Efforts to have computers mimic human behavior can only succeed if the computer is using the same types of criteria as a human. We have explored the ability of a computer to recognize patterns in music in a similar way to a human being. The result of this work is a system for the machine recognition of musical patterns [1-7].
We frame the problem of recognition of musical patterns as a classical pattern recognition problem. The main difference, though, between our approach and traditional approaches is that the error criterion used to judge the goodness of a match between a target musical pattern and a scanned pattern is derived from studies of human perception of music that have been carried out in the field of psychology by the pioneering work of C. Krumhansl.
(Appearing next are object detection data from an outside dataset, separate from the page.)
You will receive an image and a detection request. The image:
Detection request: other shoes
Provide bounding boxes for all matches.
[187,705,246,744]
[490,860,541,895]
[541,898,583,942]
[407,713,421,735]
By incorporating research in music perception and cognition, the music recognition system becomes a bit more like a human being, using what is known about how humans perceive, memorize, and reproduce music patterns. When a human being attempts to reproduce a (possibly incorrectly) memorized piece of music, say by singing or humming it, they are likely to introduce errors. However, these errors are, more often than not, musically meaningful ones. It is precisely this type of knowledge that the music recognition system exploits.
The perceptual error criterion we developed takes into account both rhythm and pitch information. The pitch error consists of an objective pitch error and a perceptual error. The latter incorporates algorithms for determining the localized tonal context in a piece of music [1,2,5,7]. The key-finding algorithm in [7] provides robust estimates of the tonal context during modulations and when there are deviations of very short duration from the prevailing local tonal context. The system also provides the means for determining the relative weight given to the objective and perceptual pitch errors. This is based on how ‘confident’ the key-finding algorithm is in its choice of local key. The weight given to the perceptual rhythm error is determined by a measure of the rhythm complexity [4,6].
Publications:
- I. Shmulevich, E. J. Coyle, “Establishing the Tonal Context for Musical Pattern Recognition,” Proceedings of the 1997 IEEE Workshop on Applications of Signal Processing to Audio and Acoustics, New Paltz, N.Y., 1997.
- I. Shmulevich, E. J. Coyle, “The Use of Recursive Median Filters for Establishing the Tonal Context in Music,” Proceedings of the 1997 IEEE Workshop on Nonlinear Signal and Image Processing, Mackinac Island, MI, 1997.
- E. J. Coyle, I. Shmulevich, “A System for Machine Recognition of Music Patterns,” Proceedings of the IEEE International Conference on Acoustics, Speech, and Signal Processing, Seattle, WA, 1998.
- I. Shmulevich, D. Povel, “Rhythm Complexity Measures for Music Pattern Recognition,” Proceedings of IEEE Workshop on Multimedia Signal Processing, Redondo Beach, California, December 7-9, 1998.
- O. Yli-Harja, I. Shmulevich, K. Lemström, “Graph-based Smoothing of Class Data with Applications in Musical Key Finding,” Proceedings of IEEE-EURASIP Workshop on Nonlinear Signal and Image Processing, Antalya, Turkey, June 20-23, 1999.
- I. Shmulevich, O. Yli-Harja, E. J. Coyle, D. Povel, K. Lemström, “Perceptual Issues in Music Pattern Recognition – Complexity of Rhythm and Key Finding,” Computers and the Humanities, Vol. 35, pp. 23–35, 2001.
- I. Shmulevich, O. Yli-Harja, “Localized Key-Finding: Algorithms and Applications,” Music Perception, Vol. 17, No. 4, pp. 531-544, 2000.
- I. Shmulevich, “A Note on the Pitch Contour Similarity Index,” Journal of New Music Research, Vol. 33, No. 1, pp. 7-18, 2004.